Son contratos de concesión los que celebran las entidades estatales con el objeto de otorgar a una persona llamada concesionario la prestación, operación, explotación, organización o gestión, total o parcial de un servicio público, o la construcción, explotación o conservación total o parcial de una obra o bien destinados al servicio o uso público, así como todas aquellas actividades necesarias para la adecuada prestación o funcionamiento de la obra o servicio por cuenta y riesgo del concesionario y bajo la vigilancia y control de la entidad concedente, a cambio de una remuneración que puede consistir en derechos, tarifas, tasas valorización, o en la participación que se le otorgue en la explotación del bien, o en una suma periódica, única o porcentual y, en general, en cualquier otra modalidad de contraprestación que las partes acuerden”.

(7) Ley 1101 de 2006, artículo 10. “Destinación de los recursos del fondo de promoción turística. Los recursos del fondo de promoción turística se destinarán a la ejecución de proyectos de competitividad, promoción y mercadeo con el fin de incrementar el turismo interno y receptivo, de acuerdo con la política de turismo que presente el Ministerio de Comercio, Industria y Turismo al comité directivo del fondo de promoción turística, la cual tendrá en cuenta los proyectos previamente incluidos en el banco de proyectos creado en la presente ley.

El fondo también tendrá por objeto financiar la ejecución de políticas de prevención y campañas para la erradicación del turismo asociado a prácticas sexuales con menores de edad, las cuales serán trazadas por el Ministerio de Comercio, Industria y Turismo en coordinación con el Instituto Colombiano de Bienestar Familiar. Un porcentaje de los recursos del fondo de promoción turística que será definido anualmente por el consejo directivo y el monto total de las multas que se imponga a los prestadores de servicios turísticos en ejecución de la Ley 679 de 2001, se destinarán a este propósito. El gobierno reglamentará la materia en lo que sea necesario”.

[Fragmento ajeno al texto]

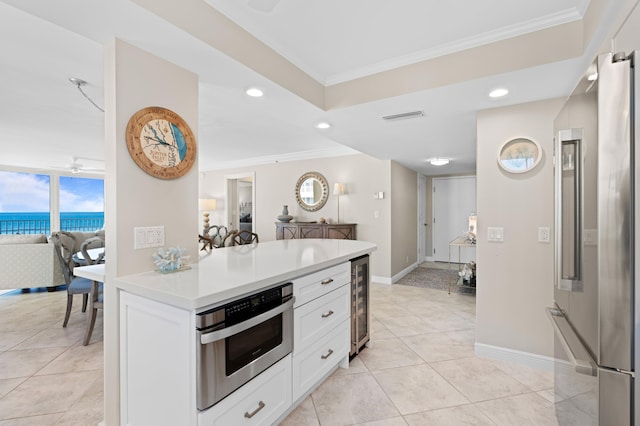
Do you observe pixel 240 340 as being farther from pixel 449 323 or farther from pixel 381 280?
pixel 381 280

(8) Decreto 1036 de 2007, artículo 1º “contribución parafiscal para la promoción del turismo. La contribución parafiscal para la promoción del turismo, se destinará a fortalecer la promoción y la competitividad del turismo y estará a cargo de los aportantes previstos en el artículo 3º de la Ley 1101 de 2006.

(9) Decreto 1036 de 2007, artículo 2º “Sujeto activo. La contribución a que se refiere el artículo anterior deberá pagarse al Ministerio de Comercio, Industria y Turismo o a la entidad a la que dicho ministerio delegue la función de recaudo. Según lo previsto en el parágrafo transitorio del artículo 13(1) de la Ley 1101 de 2006, la actual entidad administradora del fondo de promoción turística continuará recaudando la contribución parafiscal para la promoción del turismo, hasta cuando el Ministerio de Comercio, Industria y Turismo, expida la reglamentación correspondiente”.

(10) Decreto 1036 de 2007, artículo 4º inciso segundo. “Se entiende por ingresos operacionales, los valores recibidos por concepto del desarrollo de la actividad económica, los cuales corresponderán a los períodos indicados en el artículo 5º del presente decreto”.

Ley 1101 de 2006, artículo 2º, parágrafo 2º, dispone: Tratándose del transporte aéreo regular de pasajeros, como un régimen de excepción, la liquidación de la contribución de que trata este artículo se hará con base en los pasajeros transportados en vuelos internacionales cuyo origen o destino final sea Colombia. Para tal efecto, el aporte por pasajero será la suma de US$ 1 dólar de los Estados Unidos o su equivalente en pesos colombianos que no hará parte de la tarifa autorizada.

La Aeronáutica Civil presentará la relación de los pasajeros transportados en vuelos internacionales por cada aerolínea y reglamentará este cobro.

(11) Ley 1101 de 2006, artículo 2º, que modificó el artículo 41 de la Ley 300 de 1996.

14. Los concesionarios de aeropuertos y carreteras: 2.5 por mil de los ingresos operacionales que perciban por concepto de transporte de pasajeros.

(12) Folio 9 y ss. de la demanda.

(13) Corte Constitucional, Sentencia C-643 de 2002, M.P. Jaime Córdoba Triviño.